Wakil Komisi IV: Impor Garam Harus Ada Izin Instansi Terkait

Impor hanya bisa dilakukan jika mendapat rekomendasi dari kementerian terkait.

Selasa , 23 Jan 2018, 08:39 WIB
Tumpukan garam impor tampak menggunung di sebuah gudang yang terletak di dekat exit tol  Kanci, Kabupaten Cirebon, Ahad (30/7).
Foto: Republika/Lilis Sri Handayani
Tumpukan garam impor tampak menggunung di sebuah gudang yang terletak di dekat exit tol Kanci, Kabupaten Cirebon, Ahad (30/7).

REPUBLIKA.CO.ID, JAKARTA -- Wakil Ketua Komisi IV Dewan Perwakilan Rakyat Republik Indonesia (DPR RI), Michael Wattimena menolak impor garam tanpa rekomendasi Kementerian Kelautan dan Perikanan (KKP). Menurutnya hal itu sesuai dengan Pasal 37 Undang-Undang Nomor 7 Tahun 2016 tentang Perlindungan dan Pemberdayaan Nelayan, Pembudidaya Ikan dan Petambak Garam. Sehingga Komisi IV DPR RI menolak rencana pemerintah melakukan impor garam 3.7 juta ton.

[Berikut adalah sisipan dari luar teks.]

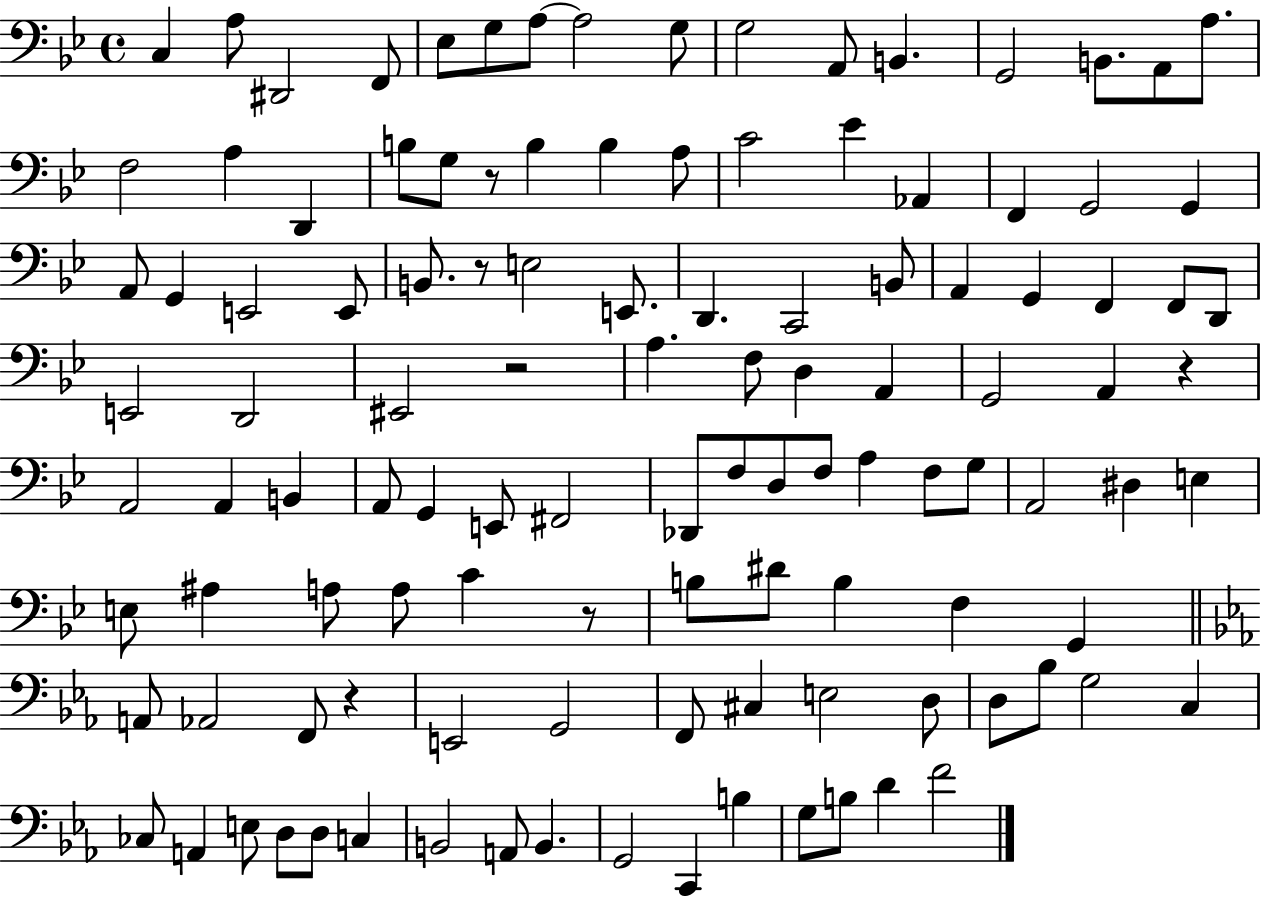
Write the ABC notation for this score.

X:1
T:Untitled
M:4/4
L:1/4
K:Bb
C, A,/2 ^D,,2 F,,/2 _E,/2 G,/2 A,/2 A,2 G,/2 G,2 A,,/2 B,, G,,2 B,,/2 A,,/2 A,/2 F,2 A, D,, B,/2 G,/2 z/2 B, B, A,/2 C2 _E _A,, F,, G,,2 G,, A,,/2 G,, E,,2 E,,/2 B,,/2 z/2 E,2 E,,/2 D,, C,,2 B,,/2 A,, G,, F,, F,,/2 D,,/2 E,,2 D,,2 ^E,,2 z2 A, F,/2 D, A,, G,,2 A,, z A,,2 A,, B,, A,,/2 G,, E,,/2 ^F,,2 _D,,/2 F,/2 D,/2 F,/2 A, F,/2 G,/2 A,,2 ^D, E, E,/2 ^A, A,/2 A,/2 C z/2 B,/2 ^D/2 B, F, G,, A,,/2 _A,,2 F,,/2 z E,,2 G,,2 F,,/2 ^C, E,2 D,/2 D,/2 _B,/2 G,2 C, _C,/2 A,, E,/2 D,/2 D,/2 C, B,,2 A,,/2 B,, G,,2 C,, B, G,/2 B,/2 D F2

"Padahal KKP hanya merekomendasikan untuk impor garam hanya sejumlah 2,2 juta ton. Itu karena garam yang ada di petani garam kita cukup, dan perbedaannya sangat jauh berbeda, ujar Wattimena, dalam keterangannya, Selasa (23/1).

 

Apalagi, kata Michael, dalam Undang-undang bahwa impor hanya bisa dilakukan jika mendapat rekomendasi dari kementerian teknis terkait. Maka Menteri Kordinator Bidang Perekonomian tidak mengindahkan aturan hukum tersebut. Kemudian berdasarkan hal itu, pihaknya menolak impor garam tersebut yang dilakukan Menko Perekonomian tanpa rekomndasi dari KKP.

 

"Impor garam itu karena data yang tidak match atau tidak sinkron antara data KKP dengan data Badan Pusat Statistik dan data di Kementerian Perindustrian. Saya berharap agar tidak ada lagi ketidaksesuaian data seperti itu," tuturnya.

 

Sebelumnya, Menteri Kordinator Bidang Perekonomian menyatakan akan mengimpor garam sebanyak 3.7 juta ton. Rencana impor itu dilakukan dengan alasan untuk menjaga stabilitas dunia industri yang memang membutuhkan bahan baku garam.